Social Security's Dedicated Tax Revenues are Falling Short of its Spending
In calendar year 2010, for the first time since the enactment of the Social Security Amendments of 1983, spending for the program exceeded its dedicated tax revenues. In 2011, spending exceeded dedicated tax revenues by 4 percent, and that gap is growing. CBO projects that:
- Over the next decade, spending will exceed dedicated tax revenues, on average, by about 10 percent. With more members of the baby-boom generation entering retirement, spending will increase relative to the size of the economy, whereas tax revenues will remain a roughly constant share of the economy. As a result, the gap between the program's spending and tax revenues will grow larger in the 2020s and will exceed 20 percent of tax revenues by 2030.
- Under current law, the DI trust fund will be exhausted in 2016, and the OASI trust fund will be exhausted in 2038. It is a common analytical convention to consider the DI and OASI trust funds in combination. CBO projects that, if legislation to shift resources from the OASI trust fund to the DI trust fund was enacted as has been done in the past, the combined trust funds would be exhausted in 2034. However, considerable uncertainty surrounds the various factors that affect the program's revenues and outlays, and thus the date at which the trust funds would be exhausted.

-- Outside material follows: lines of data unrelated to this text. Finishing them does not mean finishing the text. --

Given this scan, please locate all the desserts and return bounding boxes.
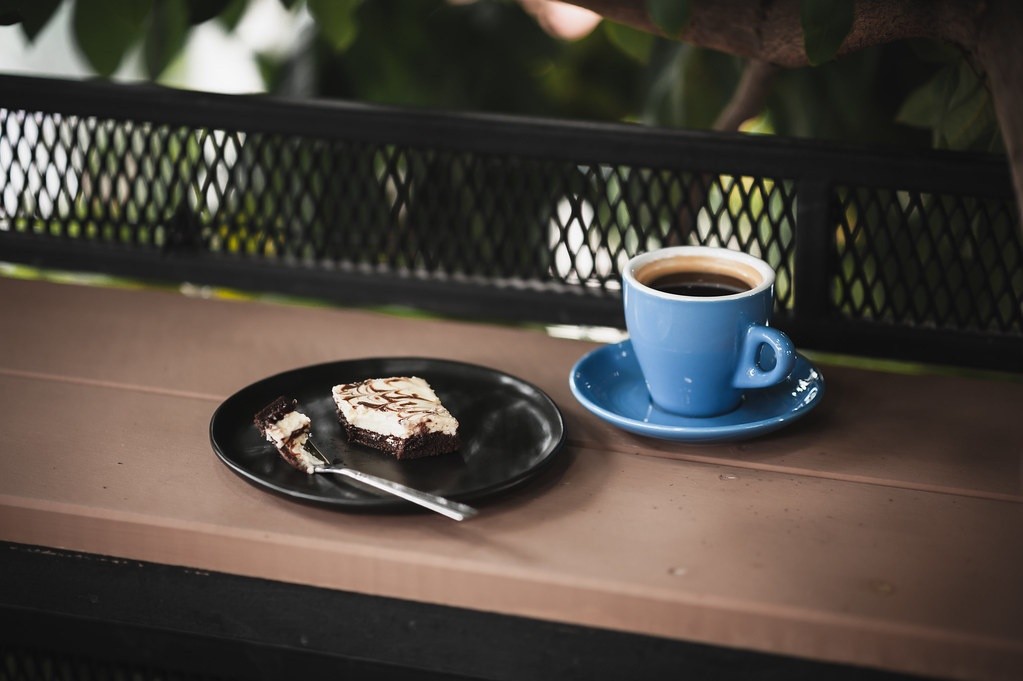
[332,376,461,460]
[251,395,325,472]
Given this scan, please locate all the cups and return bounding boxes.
[623,245,795,416]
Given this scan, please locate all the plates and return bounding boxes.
[572,339,826,444]
[208,357,566,514]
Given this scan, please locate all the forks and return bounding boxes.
[297,439,478,522]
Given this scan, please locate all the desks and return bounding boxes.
[0,272,1023,681]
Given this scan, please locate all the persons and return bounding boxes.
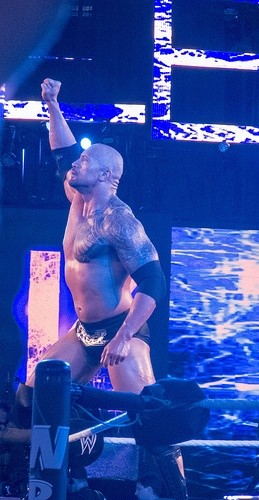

- The resources dedicated to financing the program over the next 75 years fall short of the benefits that will be owed to beneficiaries by 1.95 percent of taxable payroll—up from 1.58 percent a year ago. That means, for example, that if the Social Security payroll tax rate was increased immediately and permanently by 1.95 percentage points—from the current rate of 12.40 percent to 14.35 percent—or if scheduled benefits were reduced by an equivalent amount, then the trust funds' projected balance at the end of 2086 would equal projected outlays for 2087.